_Short problem:_ Convert the rows below into a JSON list of strings, one string per line, skipping blank lines and leaving out the pictures.

Data listing
◆ ◆ ◆

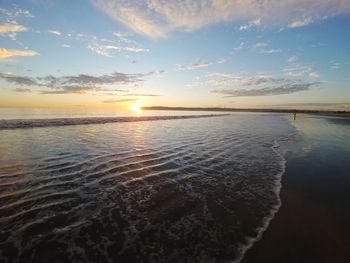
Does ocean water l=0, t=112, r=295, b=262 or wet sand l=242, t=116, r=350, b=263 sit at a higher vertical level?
ocean water l=0, t=112, r=295, b=262

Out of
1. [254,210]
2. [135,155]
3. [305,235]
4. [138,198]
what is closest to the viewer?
[305,235]

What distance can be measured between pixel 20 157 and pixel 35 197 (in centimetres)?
586

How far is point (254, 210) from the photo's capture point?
5.95 m

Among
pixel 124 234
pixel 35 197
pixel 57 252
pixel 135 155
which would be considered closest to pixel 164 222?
pixel 124 234

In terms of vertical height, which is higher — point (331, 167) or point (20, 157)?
point (20, 157)

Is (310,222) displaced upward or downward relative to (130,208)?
downward

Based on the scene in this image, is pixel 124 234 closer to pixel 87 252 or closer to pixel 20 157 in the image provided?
pixel 87 252

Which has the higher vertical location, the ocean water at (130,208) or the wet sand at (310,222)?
the ocean water at (130,208)

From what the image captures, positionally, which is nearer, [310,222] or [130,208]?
[310,222]

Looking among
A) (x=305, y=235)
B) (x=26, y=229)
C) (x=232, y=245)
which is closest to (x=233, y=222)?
(x=232, y=245)

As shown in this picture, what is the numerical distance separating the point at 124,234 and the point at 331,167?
10.8 meters

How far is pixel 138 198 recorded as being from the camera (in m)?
6.48

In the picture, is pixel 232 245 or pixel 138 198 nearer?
pixel 232 245

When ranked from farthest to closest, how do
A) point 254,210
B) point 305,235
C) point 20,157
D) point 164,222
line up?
point 20,157 < point 254,210 < point 164,222 < point 305,235
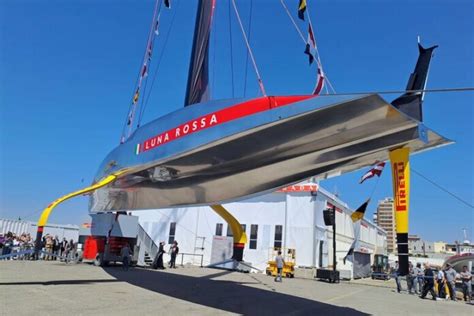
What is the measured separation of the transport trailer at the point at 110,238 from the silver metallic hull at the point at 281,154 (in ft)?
19.4

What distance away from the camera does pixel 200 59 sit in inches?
430

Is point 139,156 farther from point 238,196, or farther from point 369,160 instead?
point 369,160

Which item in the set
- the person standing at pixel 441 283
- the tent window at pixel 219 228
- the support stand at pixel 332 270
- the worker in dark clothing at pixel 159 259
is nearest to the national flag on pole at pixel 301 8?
the support stand at pixel 332 270

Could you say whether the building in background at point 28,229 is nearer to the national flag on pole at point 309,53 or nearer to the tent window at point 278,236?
Result: the tent window at point 278,236

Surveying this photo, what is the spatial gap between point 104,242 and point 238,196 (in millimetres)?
10023

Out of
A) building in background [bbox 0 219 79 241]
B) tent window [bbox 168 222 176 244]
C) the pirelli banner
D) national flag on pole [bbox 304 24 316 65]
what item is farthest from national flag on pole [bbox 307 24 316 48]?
building in background [bbox 0 219 79 241]

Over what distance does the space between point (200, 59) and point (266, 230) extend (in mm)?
14678

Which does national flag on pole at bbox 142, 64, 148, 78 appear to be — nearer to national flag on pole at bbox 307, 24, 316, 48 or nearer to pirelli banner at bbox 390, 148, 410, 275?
national flag on pole at bbox 307, 24, 316, 48

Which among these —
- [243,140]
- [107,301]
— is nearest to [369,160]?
[243,140]

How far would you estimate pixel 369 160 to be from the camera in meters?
8.16

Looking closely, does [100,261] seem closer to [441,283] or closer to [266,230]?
[266,230]

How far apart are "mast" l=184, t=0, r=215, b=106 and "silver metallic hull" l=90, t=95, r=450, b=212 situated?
2.31 metres

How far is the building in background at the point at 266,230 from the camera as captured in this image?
22344 mm

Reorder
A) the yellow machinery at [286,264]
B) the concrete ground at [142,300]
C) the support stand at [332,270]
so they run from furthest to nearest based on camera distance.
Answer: the yellow machinery at [286,264] < the support stand at [332,270] < the concrete ground at [142,300]
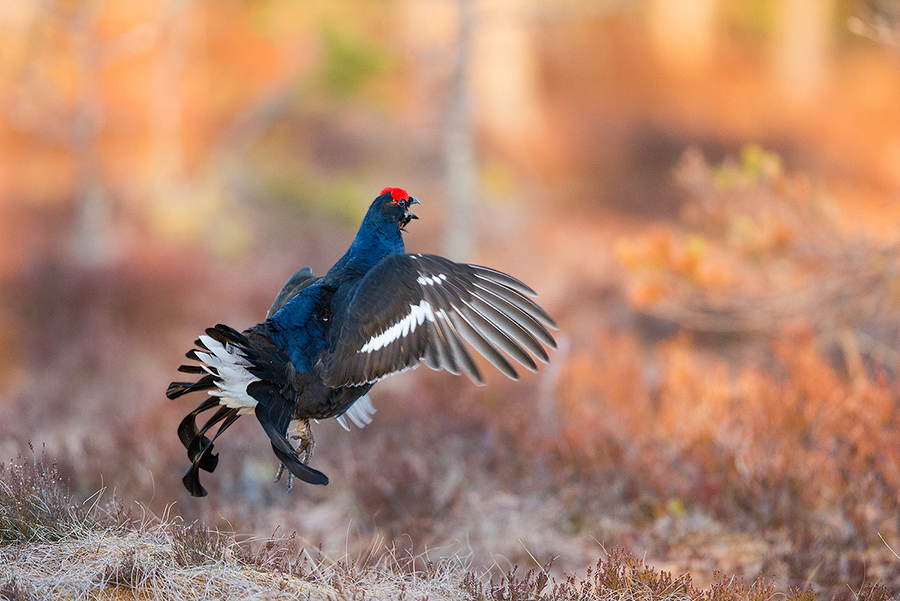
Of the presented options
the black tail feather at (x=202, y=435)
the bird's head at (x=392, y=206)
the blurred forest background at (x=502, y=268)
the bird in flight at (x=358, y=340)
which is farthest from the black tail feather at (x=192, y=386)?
the bird's head at (x=392, y=206)

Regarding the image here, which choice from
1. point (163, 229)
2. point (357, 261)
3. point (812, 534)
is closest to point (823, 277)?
point (812, 534)

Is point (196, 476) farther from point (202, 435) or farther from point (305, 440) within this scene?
point (305, 440)

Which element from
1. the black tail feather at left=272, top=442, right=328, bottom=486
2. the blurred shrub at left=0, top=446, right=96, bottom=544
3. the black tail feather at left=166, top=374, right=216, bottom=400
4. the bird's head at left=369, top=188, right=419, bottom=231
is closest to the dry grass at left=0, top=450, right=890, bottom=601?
the blurred shrub at left=0, top=446, right=96, bottom=544

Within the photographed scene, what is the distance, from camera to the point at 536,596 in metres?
2.75

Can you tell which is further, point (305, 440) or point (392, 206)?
point (305, 440)

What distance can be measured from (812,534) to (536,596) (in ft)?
5.45

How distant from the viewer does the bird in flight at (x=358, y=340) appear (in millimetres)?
3027

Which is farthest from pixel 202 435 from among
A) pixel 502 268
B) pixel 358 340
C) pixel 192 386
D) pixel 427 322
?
pixel 502 268

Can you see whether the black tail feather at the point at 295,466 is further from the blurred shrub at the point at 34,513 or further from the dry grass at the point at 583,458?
the blurred shrub at the point at 34,513

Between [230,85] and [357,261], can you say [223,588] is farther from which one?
[230,85]

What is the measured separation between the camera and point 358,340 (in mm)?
3037

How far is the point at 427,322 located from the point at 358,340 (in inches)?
11.6

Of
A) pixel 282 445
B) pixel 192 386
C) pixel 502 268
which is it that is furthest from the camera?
pixel 502 268

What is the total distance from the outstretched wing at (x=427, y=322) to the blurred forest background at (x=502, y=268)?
99 centimetres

◆ ◆ ◆

_Expected answer:_
[
  "Does ocean water l=0, t=112, r=295, b=262 or wet sand l=242, t=116, r=350, b=263 sit at a higher vertical level?",
  "ocean water l=0, t=112, r=295, b=262",
  "Out of",
  "1. [254,210]",
  "2. [135,155]",
  "3. [305,235]",
  "4. [138,198]",
  "what is closest to the viewer?",
  "[305,235]",
  "What distance can be measured between pixel 20 157 and pixel 35 197 (in centimetres)?",
  "586",
  "How far is point (254, 210) from the photo's capture point?",
  "5.95 m",
  "Among",
  "pixel 124 234",
  "pixel 35 197",
  "pixel 57 252",
  "pixel 135 155",
  "which would be considered closest to pixel 164 222?",
  "pixel 124 234",
  "In terms of vertical height, which is higher — point (331, 167) or point (20, 157)?",
  "point (20, 157)",
  "Is (310,222) displaced upward or downward relative to (130,208)?",
  "downward",
  "Based on the scene in this image, is pixel 124 234 closer to pixel 87 252 or closer to pixel 20 157 in the image provided?",
  "pixel 87 252",
  "Which has the higher vertical location, the ocean water at (130,208) or the wet sand at (310,222)?",
  "the ocean water at (130,208)",
  "From what the image captures, positionally, which is nearer, [310,222] or [130,208]?",
  "[310,222]",
  "Looking among",
  "A) (x=305, y=235)",
  "B) (x=26, y=229)",
  "C) (x=232, y=245)",
  "which is closest to (x=233, y=222)?",
  "(x=232, y=245)",
  "As shown in this picture, what is the numerical distance separating the point at 124,234 and the point at 331,167?",
  "10.8 meters",
  "How far is pixel 138 198 recorded as being from the camera (in m)?",
  "6.48",
  "In the picture, is pixel 232 245 or pixel 138 198 nearer?",
  "pixel 232 245",
  "When ranked from farthest to closest, how do",
  "A) point 254,210",
  "B) point 305,235",
  "C) point 20,157",
  "D) point 164,222",
  "line up?",
  "point 20,157 < point 254,210 < point 164,222 < point 305,235",
  "What is the measured separation of the transport trailer at the point at 110,238 from the silver metallic hull at the point at 281,154 (in ft)?",
  "19.4",
  "What distance away from the camera does pixel 200 59 sit in inches?",
  "430",
  "Is point 139,156 farther from point 238,196, or farther from point 369,160 instead?",
  "point 369,160",
  "Which item in the set",
  "- the person standing at pixel 441 283",
  "- the tent window at pixel 219 228",
  "- the support stand at pixel 332 270",
  "- the worker in dark clothing at pixel 159 259",
  "is nearest to the national flag on pole at pixel 301 8?",
  "the support stand at pixel 332 270",
  "Could you say whether the building in background at point 28,229 is nearer to the national flag on pole at point 309,53 or nearer to the tent window at point 278,236?",
  "Result: the tent window at point 278,236",
  "Surveying this photo, what is the spatial gap between point 104,242 and point 238,196 (in millimetres)?",
  "10023",
  "Out of",
  "A) building in background [bbox 0 219 79 241]",
  "B) tent window [bbox 168 222 176 244]",
  "C) the pirelli banner",
  "D) national flag on pole [bbox 304 24 316 65]",
  "what item is farthest from national flag on pole [bbox 307 24 316 48]?",
  "building in background [bbox 0 219 79 241]",
  "Over what distance does the space between point (200, 59) and point (266, 230) extend (in mm)?",
  "14678",
  "Which does national flag on pole at bbox 142, 64, 148, 78 appear to be — nearer to national flag on pole at bbox 307, 24, 316, 48 or nearer to pirelli banner at bbox 390, 148, 410, 275?",
  "national flag on pole at bbox 307, 24, 316, 48",
  "Which among these —",
  "- [243,140]",
  "- [107,301]",
  "— is nearest to [369,160]?",
  "[243,140]",
  "How far would you estimate pixel 369 160 to be from the camera in meters?",
  "8.16",
  "Looking closely, does [100,261] seem closer to [441,283] or closer to [266,230]?",
  "[266,230]",
  "How far apart are \"mast\" l=184, t=0, r=215, b=106 and \"silver metallic hull\" l=90, t=95, r=450, b=212 situated?",
  "2.31 metres",
  "How far is the building in background at the point at 266,230 from the camera as captured in this image?",
  "22344 mm",
  "Reorder",
  "A) the yellow machinery at [286,264]",
  "B) the concrete ground at [142,300]",
  "C) the support stand at [332,270]",
  "so they run from furthest to nearest based on camera distance.",
  "Answer: the yellow machinery at [286,264] < the support stand at [332,270] < the concrete ground at [142,300]",
  "Of the presented options",
  "the black tail feather at (x=202, y=435)",
  "the bird's head at (x=392, y=206)",
  "the blurred forest background at (x=502, y=268)",
  "the bird in flight at (x=358, y=340)",
  "which is farthest from the black tail feather at (x=192, y=386)?",
  "the bird's head at (x=392, y=206)",
  "Regarding the image here, which choice from",
  "1. point (163, 229)",
  "2. point (357, 261)",
  "3. point (812, 534)",
  "is closest to point (823, 277)?",
  "point (812, 534)",
  "Is point (196, 476) farther from point (202, 435) or farther from point (305, 440) within this scene?",
  "point (305, 440)",
  "Which element from",
  "1. the black tail feather at left=272, top=442, right=328, bottom=486",
  "2. the blurred shrub at left=0, top=446, right=96, bottom=544",
  "3. the black tail feather at left=166, top=374, right=216, bottom=400",
  "4. the bird's head at left=369, top=188, right=419, bottom=231",
  "is closest to the dry grass at left=0, top=450, right=890, bottom=601?",
  "the blurred shrub at left=0, top=446, right=96, bottom=544",
  "Within the photographed scene, what is the distance, from camera to the point at 536,596 in metres?",
  "2.75",
  "Can you tell which is further, point (305, 440) or point (392, 206)?",
  "point (305, 440)",
  "What distance can be measured from (812,534) to (536,596) (in ft)?",
  "5.45",
  "How distant from the viewer does the bird in flight at (x=358, y=340) appear (in millimetres)?",
  "3027",
  "Which is farthest from pixel 202 435 from among",
  "A) pixel 502 268",
  "B) pixel 358 340",
  "C) pixel 192 386",
  "D) pixel 427 322",
  "?",
  "pixel 502 268",
  "Can you see whether the black tail feather at the point at 295,466 is further from the blurred shrub at the point at 34,513 or further from the dry grass at the point at 583,458?",
  "the blurred shrub at the point at 34,513",
  "Between [230,85] and [357,261], can you say [223,588] is farther from which one?",
  "[230,85]",
  "What is the measured separation between the camera and point 358,340 (in mm)?",
  "3037",
  "How far is the point at 427,322 located from the point at 358,340 (in inches)?",
  "11.6",
  "Of",
  "A) pixel 282 445",
  "B) pixel 192 386",
  "C) pixel 502 268",
  "which is it that is furthest from the camera?",
  "pixel 502 268",
  "What is the total distance from the outstretched wing at (x=427, y=322) to the blurred forest background at (x=502, y=268)?",
  "99 centimetres"
]